THE TASK: Copy the reader comments, starting with "Hi Jenny - I" and going on through "onto your poem.", but change "delightful" to "enjoyable".

[begin GIVEN TEXT]

Hi Jenny - I wanted to tell you how delightful this read was to me. I've been tinkering with a poem involving Amanita, the Green Fairy, and the blue lotus. My theme is very similar to yours.
I'm glad I stumbled onto your poem.
Dave Ruslander
Author of Voices in My Head
www.sellyourbookhere.com --dmr 06/20 |
jenny boully is very hott...i should know because i'm from nd and saw her rock first-hand --cg 06/25 |
okay. it's not as good as her book which is awesome. check it out. out, m --mel 06/20 |
speechless... this poem breathes longing all to familiar... perhaps, the truest of expressions. well done! --sc 06/14 |
FINALLLLLLLLLY. Thank you. A poet. How refreshing for the poetry corner. Indeed. You found one, now do it again. And again, yeah like that..oh yeah again. THANKYOU. --msty 06/12 |
Beautifully done. Lots of wonderous imagery. I think NK who wrote on 05/30 needs to take a yoga class. --jg 06/05 |
i'm happy to see these suggestions here. a quick read spills forth thoughts of amanita [which i've never sampled],
and the 'virosa', well, i stray toward ayahuasca brews in association [also never sampled]. i shouldn't be sending this, so light on solidity and substance, but, yet, peering into your poem brought me here. there's so, so much, that our "non-ordinary reality" phobic currency misses us!!

[end GIVEN TEXT]
[begin DATA ROWS]

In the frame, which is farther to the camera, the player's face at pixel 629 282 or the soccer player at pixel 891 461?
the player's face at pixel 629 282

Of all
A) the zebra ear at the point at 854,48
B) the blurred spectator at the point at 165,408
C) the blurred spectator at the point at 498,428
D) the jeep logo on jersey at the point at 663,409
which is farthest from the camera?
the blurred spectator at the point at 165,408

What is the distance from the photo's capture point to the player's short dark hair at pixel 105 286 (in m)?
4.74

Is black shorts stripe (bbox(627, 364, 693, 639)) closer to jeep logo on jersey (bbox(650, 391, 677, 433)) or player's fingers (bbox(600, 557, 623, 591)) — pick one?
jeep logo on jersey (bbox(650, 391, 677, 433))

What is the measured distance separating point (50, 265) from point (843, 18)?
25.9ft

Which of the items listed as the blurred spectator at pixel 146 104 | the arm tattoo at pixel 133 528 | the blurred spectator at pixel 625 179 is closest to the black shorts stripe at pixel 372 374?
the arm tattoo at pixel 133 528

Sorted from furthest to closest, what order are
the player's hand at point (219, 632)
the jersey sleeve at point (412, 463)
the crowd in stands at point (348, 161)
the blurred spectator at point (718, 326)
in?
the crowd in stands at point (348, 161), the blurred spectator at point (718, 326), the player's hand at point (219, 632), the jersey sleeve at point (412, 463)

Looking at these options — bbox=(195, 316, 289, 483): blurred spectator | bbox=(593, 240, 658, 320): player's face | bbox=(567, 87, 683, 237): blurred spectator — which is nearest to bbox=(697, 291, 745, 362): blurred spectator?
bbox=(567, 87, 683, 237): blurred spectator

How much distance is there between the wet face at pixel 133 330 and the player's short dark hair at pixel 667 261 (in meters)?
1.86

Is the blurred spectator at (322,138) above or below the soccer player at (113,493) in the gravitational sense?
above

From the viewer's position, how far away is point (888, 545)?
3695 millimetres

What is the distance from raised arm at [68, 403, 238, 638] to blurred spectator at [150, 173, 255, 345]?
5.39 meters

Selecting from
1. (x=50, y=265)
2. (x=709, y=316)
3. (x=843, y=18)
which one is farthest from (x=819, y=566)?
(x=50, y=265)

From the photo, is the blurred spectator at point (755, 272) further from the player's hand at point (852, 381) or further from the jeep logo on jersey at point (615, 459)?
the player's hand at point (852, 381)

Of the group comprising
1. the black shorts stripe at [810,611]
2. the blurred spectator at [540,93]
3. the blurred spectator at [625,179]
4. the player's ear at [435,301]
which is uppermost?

[end DATA ROWS]

FULL OUTPUT:
Hi Jenny - I wanted to tell you how enjoyable this read was to me. I've been tinkering with a poem involving Amanita, the Green Fairy, and the blue lotus. My theme is very similar to yours.
I'm glad I stumbled onto your poem.